[Document start]
Know Your Customer Before You Design for Them

What’s the difference between a user and a customer? Aren’t they the same thing?

The answer is no, they’re not. Users care first and foremost about how they interact with your product or service. Is it easy to use? Does it make them more efficient or more capable?

A customer has a different lens. They care about the value that your product or service creates for them, whether they use it or someone else does, and most critically, they are willing to engage in a value exchange with you to benefit from the product.

As you can imagine, users are often customers, but in many cases the user and customer are different individuals. As a general rule, the more complex the product, the more likely that your customer and user are not the same people. This is where the risk of focus on users during customer facing product development can create challenges.

Focus on Why and for Whom

So who do you design for? Do you build your value proposition around something that will appeal to everyone, or do you focus on users with a specific problem that your innovation is uniquely capable of solving?
[Document end]
[Excerpted data start]
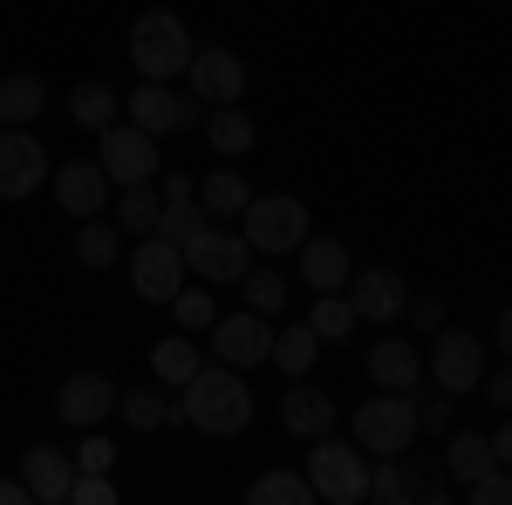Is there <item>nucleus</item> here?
Segmentation results:
<instances>
[{
	"instance_id": "7",
	"label": "nucleus",
	"mask_w": 512,
	"mask_h": 505,
	"mask_svg": "<svg viewBox=\"0 0 512 505\" xmlns=\"http://www.w3.org/2000/svg\"><path fill=\"white\" fill-rule=\"evenodd\" d=\"M96 164L110 171V185H158V137L137 123L96 130Z\"/></svg>"
},
{
	"instance_id": "42",
	"label": "nucleus",
	"mask_w": 512,
	"mask_h": 505,
	"mask_svg": "<svg viewBox=\"0 0 512 505\" xmlns=\"http://www.w3.org/2000/svg\"><path fill=\"white\" fill-rule=\"evenodd\" d=\"M478 389H485V396H492L499 410H512V362H506V369H499V376H485V383H478Z\"/></svg>"
},
{
	"instance_id": "41",
	"label": "nucleus",
	"mask_w": 512,
	"mask_h": 505,
	"mask_svg": "<svg viewBox=\"0 0 512 505\" xmlns=\"http://www.w3.org/2000/svg\"><path fill=\"white\" fill-rule=\"evenodd\" d=\"M410 321H417V328H424V335H437V328H444V301H437V294H410Z\"/></svg>"
},
{
	"instance_id": "33",
	"label": "nucleus",
	"mask_w": 512,
	"mask_h": 505,
	"mask_svg": "<svg viewBox=\"0 0 512 505\" xmlns=\"http://www.w3.org/2000/svg\"><path fill=\"white\" fill-rule=\"evenodd\" d=\"M308 328H315L321 342H342L355 328V308H349V294L335 287V294H315V314H308Z\"/></svg>"
},
{
	"instance_id": "20",
	"label": "nucleus",
	"mask_w": 512,
	"mask_h": 505,
	"mask_svg": "<svg viewBox=\"0 0 512 505\" xmlns=\"http://www.w3.org/2000/svg\"><path fill=\"white\" fill-rule=\"evenodd\" d=\"M280 424L294 430V437H308V444H315V437H328V430H335V403L294 376V389L280 396Z\"/></svg>"
},
{
	"instance_id": "17",
	"label": "nucleus",
	"mask_w": 512,
	"mask_h": 505,
	"mask_svg": "<svg viewBox=\"0 0 512 505\" xmlns=\"http://www.w3.org/2000/svg\"><path fill=\"white\" fill-rule=\"evenodd\" d=\"M55 205H62V212H76V219H96V212L110 205V171H103L96 157L62 164V171H55Z\"/></svg>"
},
{
	"instance_id": "22",
	"label": "nucleus",
	"mask_w": 512,
	"mask_h": 505,
	"mask_svg": "<svg viewBox=\"0 0 512 505\" xmlns=\"http://www.w3.org/2000/svg\"><path fill=\"white\" fill-rule=\"evenodd\" d=\"M69 117H76L82 130H110V123H123V96L103 76H82L76 89H69Z\"/></svg>"
},
{
	"instance_id": "44",
	"label": "nucleus",
	"mask_w": 512,
	"mask_h": 505,
	"mask_svg": "<svg viewBox=\"0 0 512 505\" xmlns=\"http://www.w3.org/2000/svg\"><path fill=\"white\" fill-rule=\"evenodd\" d=\"M164 198H198V178L192 171H164Z\"/></svg>"
},
{
	"instance_id": "39",
	"label": "nucleus",
	"mask_w": 512,
	"mask_h": 505,
	"mask_svg": "<svg viewBox=\"0 0 512 505\" xmlns=\"http://www.w3.org/2000/svg\"><path fill=\"white\" fill-rule=\"evenodd\" d=\"M69 505H117V478H110V471H76Z\"/></svg>"
},
{
	"instance_id": "18",
	"label": "nucleus",
	"mask_w": 512,
	"mask_h": 505,
	"mask_svg": "<svg viewBox=\"0 0 512 505\" xmlns=\"http://www.w3.org/2000/svg\"><path fill=\"white\" fill-rule=\"evenodd\" d=\"M362 369H369L376 389H417L424 383V355L410 349L403 335H376V349L362 355Z\"/></svg>"
},
{
	"instance_id": "31",
	"label": "nucleus",
	"mask_w": 512,
	"mask_h": 505,
	"mask_svg": "<svg viewBox=\"0 0 512 505\" xmlns=\"http://www.w3.org/2000/svg\"><path fill=\"white\" fill-rule=\"evenodd\" d=\"M117 253H123V226H103V219H82V233H76V260L89 273H103V267H117Z\"/></svg>"
},
{
	"instance_id": "19",
	"label": "nucleus",
	"mask_w": 512,
	"mask_h": 505,
	"mask_svg": "<svg viewBox=\"0 0 512 505\" xmlns=\"http://www.w3.org/2000/svg\"><path fill=\"white\" fill-rule=\"evenodd\" d=\"M349 273H355V260H349V246H342V239H321V233L301 239V280H308L315 294L349 287Z\"/></svg>"
},
{
	"instance_id": "12",
	"label": "nucleus",
	"mask_w": 512,
	"mask_h": 505,
	"mask_svg": "<svg viewBox=\"0 0 512 505\" xmlns=\"http://www.w3.org/2000/svg\"><path fill=\"white\" fill-rule=\"evenodd\" d=\"M342 294H349L355 321H376V328H390L396 314L410 308V280H403L396 267H355Z\"/></svg>"
},
{
	"instance_id": "38",
	"label": "nucleus",
	"mask_w": 512,
	"mask_h": 505,
	"mask_svg": "<svg viewBox=\"0 0 512 505\" xmlns=\"http://www.w3.org/2000/svg\"><path fill=\"white\" fill-rule=\"evenodd\" d=\"M465 499H472V505H512V471L506 465H485L472 485H465Z\"/></svg>"
},
{
	"instance_id": "27",
	"label": "nucleus",
	"mask_w": 512,
	"mask_h": 505,
	"mask_svg": "<svg viewBox=\"0 0 512 505\" xmlns=\"http://www.w3.org/2000/svg\"><path fill=\"white\" fill-rule=\"evenodd\" d=\"M315 355H321V335L308 328V321H294V328H280V335H274V355H267V362H274L280 376H308Z\"/></svg>"
},
{
	"instance_id": "25",
	"label": "nucleus",
	"mask_w": 512,
	"mask_h": 505,
	"mask_svg": "<svg viewBox=\"0 0 512 505\" xmlns=\"http://www.w3.org/2000/svg\"><path fill=\"white\" fill-rule=\"evenodd\" d=\"M246 198H253V185L239 178V171H212V178H198V205H205V219H239L246 212Z\"/></svg>"
},
{
	"instance_id": "3",
	"label": "nucleus",
	"mask_w": 512,
	"mask_h": 505,
	"mask_svg": "<svg viewBox=\"0 0 512 505\" xmlns=\"http://www.w3.org/2000/svg\"><path fill=\"white\" fill-rule=\"evenodd\" d=\"M239 233H246V246H253V253L280 260V253H301V239L315 233V226H308V205H301V198L253 192V198H246V212H239Z\"/></svg>"
},
{
	"instance_id": "35",
	"label": "nucleus",
	"mask_w": 512,
	"mask_h": 505,
	"mask_svg": "<svg viewBox=\"0 0 512 505\" xmlns=\"http://www.w3.org/2000/svg\"><path fill=\"white\" fill-rule=\"evenodd\" d=\"M198 226H205V205H198V198H164V212H158V233L164 239H178V246H185Z\"/></svg>"
},
{
	"instance_id": "34",
	"label": "nucleus",
	"mask_w": 512,
	"mask_h": 505,
	"mask_svg": "<svg viewBox=\"0 0 512 505\" xmlns=\"http://www.w3.org/2000/svg\"><path fill=\"white\" fill-rule=\"evenodd\" d=\"M369 499H376V505H403V499H417V478L403 471V458H376V471H369Z\"/></svg>"
},
{
	"instance_id": "8",
	"label": "nucleus",
	"mask_w": 512,
	"mask_h": 505,
	"mask_svg": "<svg viewBox=\"0 0 512 505\" xmlns=\"http://www.w3.org/2000/svg\"><path fill=\"white\" fill-rule=\"evenodd\" d=\"M424 376L437 389H451V396H465V389L485 383V342H478L472 328H437L431 355H424Z\"/></svg>"
},
{
	"instance_id": "16",
	"label": "nucleus",
	"mask_w": 512,
	"mask_h": 505,
	"mask_svg": "<svg viewBox=\"0 0 512 505\" xmlns=\"http://www.w3.org/2000/svg\"><path fill=\"white\" fill-rule=\"evenodd\" d=\"M21 485L35 505H69V485H76V458L55 451V444H28L21 451Z\"/></svg>"
},
{
	"instance_id": "11",
	"label": "nucleus",
	"mask_w": 512,
	"mask_h": 505,
	"mask_svg": "<svg viewBox=\"0 0 512 505\" xmlns=\"http://www.w3.org/2000/svg\"><path fill=\"white\" fill-rule=\"evenodd\" d=\"M274 355V328L267 314H212V362H233V369H260Z\"/></svg>"
},
{
	"instance_id": "4",
	"label": "nucleus",
	"mask_w": 512,
	"mask_h": 505,
	"mask_svg": "<svg viewBox=\"0 0 512 505\" xmlns=\"http://www.w3.org/2000/svg\"><path fill=\"white\" fill-rule=\"evenodd\" d=\"M355 444L369 458H403L417 444V403H410V389H376L369 403H355Z\"/></svg>"
},
{
	"instance_id": "29",
	"label": "nucleus",
	"mask_w": 512,
	"mask_h": 505,
	"mask_svg": "<svg viewBox=\"0 0 512 505\" xmlns=\"http://www.w3.org/2000/svg\"><path fill=\"white\" fill-rule=\"evenodd\" d=\"M485 465H492V437H485V430H451V444H444V471H451L458 485H472Z\"/></svg>"
},
{
	"instance_id": "32",
	"label": "nucleus",
	"mask_w": 512,
	"mask_h": 505,
	"mask_svg": "<svg viewBox=\"0 0 512 505\" xmlns=\"http://www.w3.org/2000/svg\"><path fill=\"white\" fill-rule=\"evenodd\" d=\"M239 294H246V308H253V314H280V308H287V273H280V267H246V273H239Z\"/></svg>"
},
{
	"instance_id": "37",
	"label": "nucleus",
	"mask_w": 512,
	"mask_h": 505,
	"mask_svg": "<svg viewBox=\"0 0 512 505\" xmlns=\"http://www.w3.org/2000/svg\"><path fill=\"white\" fill-rule=\"evenodd\" d=\"M171 314H178V328H185V335H198V328H212V294H198V287H178V294H171Z\"/></svg>"
},
{
	"instance_id": "40",
	"label": "nucleus",
	"mask_w": 512,
	"mask_h": 505,
	"mask_svg": "<svg viewBox=\"0 0 512 505\" xmlns=\"http://www.w3.org/2000/svg\"><path fill=\"white\" fill-rule=\"evenodd\" d=\"M110 465H117V444L89 430V437H82V451H76V471H110Z\"/></svg>"
},
{
	"instance_id": "9",
	"label": "nucleus",
	"mask_w": 512,
	"mask_h": 505,
	"mask_svg": "<svg viewBox=\"0 0 512 505\" xmlns=\"http://www.w3.org/2000/svg\"><path fill=\"white\" fill-rule=\"evenodd\" d=\"M130 287H137V301L171 308V294L185 287V246L164 239V233H144V239H137V253H130Z\"/></svg>"
},
{
	"instance_id": "21",
	"label": "nucleus",
	"mask_w": 512,
	"mask_h": 505,
	"mask_svg": "<svg viewBox=\"0 0 512 505\" xmlns=\"http://www.w3.org/2000/svg\"><path fill=\"white\" fill-rule=\"evenodd\" d=\"M198 369H205V349H198L185 328H178V335H164V342H151V376H158L164 389H185Z\"/></svg>"
},
{
	"instance_id": "30",
	"label": "nucleus",
	"mask_w": 512,
	"mask_h": 505,
	"mask_svg": "<svg viewBox=\"0 0 512 505\" xmlns=\"http://www.w3.org/2000/svg\"><path fill=\"white\" fill-rule=\"evenodd\" d=\"M253 505H315V485H308V471H260L253 478V492H246Z\"/></svg>"
},
{
	"instance_id": "5",
	"label": "nucleus",
	"mask_w": 512,
	"mask_h": 505,
	"mask_svg": "<svg viewBox=\"0 0 512 505\" xmlns=\"http://www.w3.org/2000/svg\"><path fill=\"white\" fill-rule=\"evenodd\" d=\"M308 485H315V499H328V505H362L369 499V451H362V444H342L335 430L315 437V451H308Z\"/></svg>"
},
{
	"instance_id": "36",
	"label": "nucleus",
	"mask_w": 512,
	"mask_h": 505,
	"mask_svg": "<svg viewBox=\"0 0 512 505\" xmlns=\"http://www.w3.org/2000/svg\"><path fill=\"white\" fill-rule=\"evenodd\" d=\"M410 403H417V430H451V389H437V383H417L410 389Z\"/></svg>"
},
{
	"instance_id": "23",
	"label": "nucleus",
	"mask_w": 512,
	"mask_h": 505,
	"mask_svg": "<svg viewBox=\"0 0 512 505\" xmlns=\"http://www.w3.org/2000/svg\"><path fill=\"white\" fill-rule=\"evenodd\" d=\"M253 137H260V130H253V117H246L239 103H212V117H205V144H212L219 157H246V151H253Z\"/></svg>"
},
{
	"instance_id": "1",
	"label": "nucleus",
	"mask_w": 512,
	"mask_h": 505,
	"mask_svg": "<svg viewBox=\"0 0 512 505\" xmlns=\"http://www.w3.org/2000/svg\"><path fill=\"white\" fill-rule=\"evenodd\" d=\"M178 410H185V424L205 430V437H239V430L253 424V389H246V369H233V362H205L192 383H185Z\"/></svg>"
},
{
	"instance_id": "28",
	"label": "nucleus",
	"mask_w": 512,
	"mask_h": 505,
	"mask_svg": "<svg viewBox=\"0 0 512 505\" xmlns=\"http://www.w3.org/2000/svg\"><path fill=\"white\" fill-rule=\"evenodd\" d=\"M158 212H164L158 185H117V226H123L130 239L158 233Z\"/></svg>"
},
{
	"instance_id": "2",
	"label": "nucleus",
	"mask_w": 512,
	"mask_h": 505,
	"mask_svg": "<svg viewBox=\"0 0 512 505\" xmlns=\"http://www.w3.org/2000/svg\"><path fill=\"white\" fill-rule=\"evenodd\" d=\"M130 69L144 82H171L192 69V35H185V21L171 7H151V14L130 21Z\"/></svg>"
},
{
	"instance_id": "10",
	"label": "nucleus",
	"mask_w": 512,
	"mask_h": 505,
	"mask_svg": "<svg viewBox=\"0 0 512 505\" xmlns=\"http://www.w3.org/2000/svg\"><path fill=\"white\" fill-rule=\"evenodd\" d=\"M48 185V151L28 123H0V198H35Z\"/></svg>"
},
{
	"instance_id": "26",
	"label": "nucleus",
	"mask_w": 512,
	"mask_h": 505,
	"mask_svg": "<svg viewBox=\"0 0 512 505\" xmlns=\"http://www.w3.org/2000/svg\"><path fill=\"white\" fill-rule=\"evenodd\" d=\"M41 103H48V82L41 76H28V69L0 76V123H35Z\"/></svg>"
},
{
	"instance_id": "13",
	"label": "nucleus",
	"mask_w": 512,
	"mask_h": 505,
	"mask_svg": "<svg viewBox=\"0 0 512 505\" xmlns=\"http://www.w3.org/2000/svg\"><path fill=\"white\" fill-rule=\"evenodd\" d=\"M123 117L137 123V130H151V137H171V130H192L198 123V96H178L164 82H137L123 96Z\"/></svg>"
},
{
	"instance_id": "46",
	"label": "nucleus",
	"mask_w": 512,
	"mask_h": 505,
	"mask_svg": "<svg viewBox=\"0 0 512 505\" xmlns=\"http://www.w3.org/2000/svg\"><path fill=\"white\" fill-rule=\"evenodd\" d=\"M0 505H35V499H28V485H21V478H0Z\"/></svg>"
},
{
	"instance_id": "24",
	"label": "nucleus",
	"mask_w": 512,
	"mask_h": 505,
	"mask_svg": "<svg viewBox=\"0 0 512 505\" xmlns=\"http://www.w3.org/2000/svg\"><path fill=\"white\" fill-rule=\"evenodd\" d=\"M117 410H123V424H130V430L185 424V410H178V403H171V396H164L158 383H151V389H123V396H117Z\"/></svg>"
},
{
	"instance_id": "6",
	"label": "nucleus",
	"mask_w": 512,
	"mask_h": 505,
	"mask_svg": "<svg viewBox=\"0 0 512 505\" xmlns=\"http://www.w3.org/2000/svg\"><path fill=\"white\" fill-rule=\"evenodd\" d=\"M253 267V246L239 226L226 219H205L192 239H185V273H198L205 287H239V273Z\"/></svg>"
},
{
	"instance_id": "14",
	"label": "nucleus",
	"mask_w": 512,
	"mask_h": 505,
	"mask_svg": "<svg viewBox=\"0 0 512 505\" xmlns=\"http://www.w3.org/2000/svg\"><path fill=\"white\" fill-rule=\"evenodd\" d=\"M117 396L123 389L103 376V369H76L69 383L55 389V410H62V424H76V430H96L110 410H117Z\"/></svg>"
},
{
	"instance_id": "43",
	"label": "nucleus",
	"mask_w": 512,
	"mask_h": 505,
	"mask_svg": "<svg viewBox=\"0 0 512 505\" xmlns=\"http://www.w3.org/2000/svg\"><path fill=\"white\" fill-rule=\"evenodd\" d=\"M492 465H506V471H512V410H506V424L492 430Z\"/></svg>"
},
{
	"instance_id": "45",
	"label": "nucleus",
	"mask_w": 512,
	"mask_h": 505,
	"mask_svg": "<svg viewBox=\"0 0 512 505\" xmlns=\"http://www.w3.org/2000/svg\"><path fill=\"white\" fill-rule=\"evenodd\" d=\"M492 349H499V355H506V362H512V308L499 314V328H492Z\"/></svg>"
},
{
	"instance_id": "15",
	"label": "nucleus",
	"mask_w": 512,
	"mask_h": 505,
	"mask_svg": "<svg viewBox=\"0 0 512 505\" xmlns=\"http://www.w3.org/2000/svg\"><path fill=\"white\" fill-rule=\"evenodd\" d=\"M192 96L198 103H239L246 96V62L233 48H192Z\"/></svg>"
}]
</instances>
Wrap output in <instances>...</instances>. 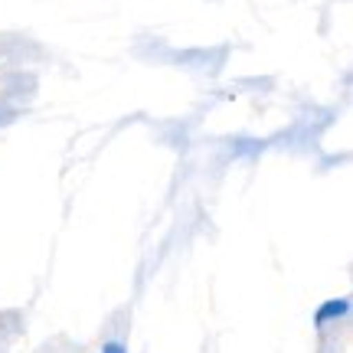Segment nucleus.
Listing matches in <instances>:
<instances>
[{"label": "nucleus", "instance_id": "obj_1", "mask_svg": "<svg viewBox=\"0 0 353 353\" xmlns=\"http://www.w3.org/2000/svg\"><path fill=\"white\" fill-rule=\"evenodd\" d=\"M343 311H347V301H330L327 307H324V311L317 314V321H327L330 314H343Z\"/></svg>", "mask_w": 353, "mask_h": 353}, {"label": "nucleus", "instance_id": "obj_2", "mask_svg": "<svg viewBox=\"0 0 353 353\" xmlns=\"http://www.w3.org/2000/svg\"><path fill=\"white\" fill-rule=\"evenodd\" d=\"M105 353H125V350H121L118 343H108V347H105Z\"/></svg>", "mask_w": 353, "mask_h": 353}]
</instances>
[Excerpted data end]
Task requirements:
1 > Rewrite the part of the article on users and customers between "As you can imagine, users" and "can create challenges.", inclusive, replacing "challenges" with "problems".
2 > Summarize the article on users and customers in two sentences.

Solutions for each task:
1 >
As you can imagine, users are often customers, but in many cases the user and customer are different individuals. As a general rule, the more complex the product, the more likely that your customer and user are not the same people. This is where the risk of focus on users during customer facing product development can create problems.

2 > Users care mainly about how they interact with a product or service, such as whether it is easy to use or makes them more capable, while customers care about the value it creates for them and are willing to engage in a value exchange to get it. Users and customers are often different people, especially for more complex products, so focusing on users during customer-facing product development can create challenges.